PARTS OF THE EXERCISE:
1. Using the DAC lab report, decide whether each statement agrees with it: (a) the 2R was built from two 10K Ohm resistors in series; (b) the input pins were first named b[0:9] and later renamed b[9:0]; (c) the load added to the DAC was 10K Ohms. Answer yes or no for each and quote the words of the report that settle it.
2. Rewrite the stretch of the DAC lab report from "The total resistance" through "conversion in increments.", putting "block" wherever "symbol" appears.
3. Write the next part of the DAC lab report, picking up after its last sentence.

--- start of EXCERPTED TEXT ---

Lab 2 - ECE 421L
patelp3@unlv.nevada.edu
As
the lab instructed, I used two 10K Ohms resistors in series for the 2R.
The total resistance of this circuit should equal to 10K Ohms as
calculated.
Next,
I created a symbol out of the above circuit. Using this symbol, I can
see the input pins b[0:9] and output pin Vout clearly and it that will
make it easier for me to connect it in a more complex circuit. Overall,
a symbol is used to simplify the ciruit.
Then
I replaced the old DAC symbol with my new one in the schematic that was
given to us. I originally messed up with the input pin numbering and
named them b[9:0] instead of b[0:9]. Though the connection doesn't make
a difference for this project, it can create a mess if you connect the
wrong pins so I changed it later into the lab.
Below is the simulation of the circuit above. As we learned in the prelab, the two plots show a conversion in increments.
Here, we add a load of R=10K Ohms to our DAC.
As
seen below, the resistive load changes the amplitude of the output. As
the resistance increases, the output decreases. Here, I used 10K load.

--- end of EXCERPTED TEXT ---
--- start of EXTRACTED INFORMATION ---

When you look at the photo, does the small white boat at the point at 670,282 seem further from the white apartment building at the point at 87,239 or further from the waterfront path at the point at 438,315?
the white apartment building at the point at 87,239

--- end of EXTRACTED INFORMATION ---
--- start of EXTRACTED INFORMATION ---

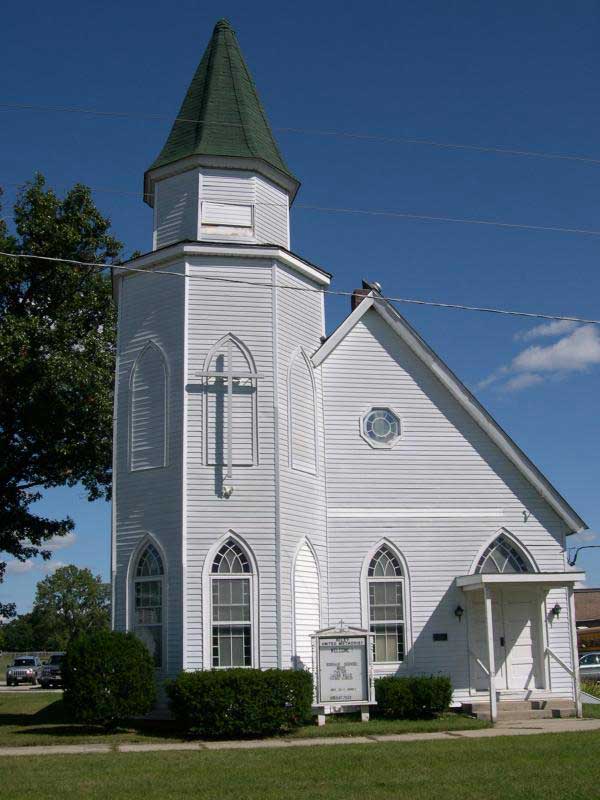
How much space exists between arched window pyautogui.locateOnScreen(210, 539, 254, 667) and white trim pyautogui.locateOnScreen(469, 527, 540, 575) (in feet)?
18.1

--- end of EXTRACTED INFORMATION ---

PER-TASK OUTPUTS:
1.
(a) Yes: "I used two 10K Ohms resistors in series for the 2R."
(b) No: "named them b[9:0] instead of b[0:9]"
(c) Yes: "Here, we add a load of R=10K Ohms to our DAC."

2.
The total resistance of this circuit should equal to 10K Ohms as
calculated.
Next,
I created a block out of the above circuit. Using this block, I can
see the input pins b[0:9] and output pin Vout clearly and it that will
make it easier for me to connect it in a more complex circuit. Overall,
a block is used to simplify the ciruit.
Then
I replaced the old DAC block with my new one in the schematic that was
given to us. I originally messed up with the input pin numbering and
named them b[9:0] instead of b[0:9]. Though the connection doesn't make
a difference for this project, it can create a mess if you connect the
wrong pins so I changed it later into the lab.
Below is the simulation of the circuit above. As we learned in the prelab, the two plots show a conversion in increments.

3.
The output is approximately 50%.
Next
I removed the 10K load and added a capacitor of 1pF instead. The
capacitor gives a smooth, slightly delayed output and the zigzag
increments are gone.
For
the next experiment, I added a 10K load in parallel with the 1pF
capacitor. As I hypothesized, the output was a smooth, delayed curve
due to the capacitor and had about 50% output due to the resistor.
In
the next experiment, I removed the load of 10K Ohms and left only the
1pF capacitor at the output wire. For the input, I grounded b[0:8] and
added a VPulse from 1 to 5 at b9. This way, we can simulate a delay. We
know the resistance total is R=10K and the capacitance is 1pF. Using
this information, we can assume the delay will be about t =
0.7(10K)(1p) = 7ns.